Dive Brief:
- Salesforce saw business improve during its third fiscal quarter, driven by the midyear rebrand of its hyperscale Data Cloud and multicloud services, Chairman and CEO Marc Benioff said Wednesday, during the company's Q3 2024 earnings call.
- Beset by economic headwinds that triggered tightened enterprise SaaS spend, the CRM giant laid off 8,000 employees at the start of the year. Over the summer, the company increased prices across its primary cloud-based product suite by 9% and Tableau legacy on-prem subscription fees by as much as 33%.
- “It was a really unusual year, but we knew we had to change. We knew there had to be transformation,” Benioff said, pointing to 80% year-over-year growth in $1 million-plus deals in the three-month period ending Oct. 31. Revenue for the quarter was $8.7 billion, up 11% year over year.
Dive Insight:
When enterprises turned to cloud for easy access to generative AI models, Salesforce responded quickly, leveraging ChatGPT to build Einstein GPT and deploying the tool in its industry-leading CRM solution.
The company launched natural-language assistant Einstein Copilot across its enterprise SaaS suite and renamed its CRM Einstein 1 in September.
While AI remains central to Salesforce’s strategy, Benioff credited the Q3 revenue rebound to broader business transformation tied to multiple cloud offerings.
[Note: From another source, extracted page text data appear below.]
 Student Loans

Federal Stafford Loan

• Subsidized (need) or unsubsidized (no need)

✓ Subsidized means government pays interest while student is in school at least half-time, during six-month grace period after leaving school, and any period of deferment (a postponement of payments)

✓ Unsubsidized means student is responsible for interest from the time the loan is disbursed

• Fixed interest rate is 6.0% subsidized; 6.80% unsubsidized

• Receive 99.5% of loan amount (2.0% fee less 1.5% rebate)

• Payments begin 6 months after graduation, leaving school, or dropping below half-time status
“We were able to pull together all of these different clouds into this kind of what we call a cocktail,” Benioff said. “Customers were wanting to buy Tableau, Slack, MuleSoft, Data Cloud, Sales Cloud and Service Cloud. We were able to build these big transactions.”
Nine of the company’s top-ten deals for the quarter included six or more clouds, according to Benioff.
In anticipation of tailoring generative AI use cases, enterprises are prioritizing data operations, pushing cross-functional integrations across core Salesforce segments, including sales, service and marketing.
“Every customer AI transformation is going to begin and end with data,” Benioff said. “Data Cloud will become the heart and soul of the product — the engine of all of Salesforce's apps.”
The company has yet to see a major impact from this year’s price hikes, either on revenues or customer churn, Salesforce President and COO Brian Millham said during the call.
“Price increases landed as well as a price increase can,” Millham said. “We have seen, certainly, some benefits from it, but we'll see these benefits roll in over the next three years as these contracts come up for renewal.”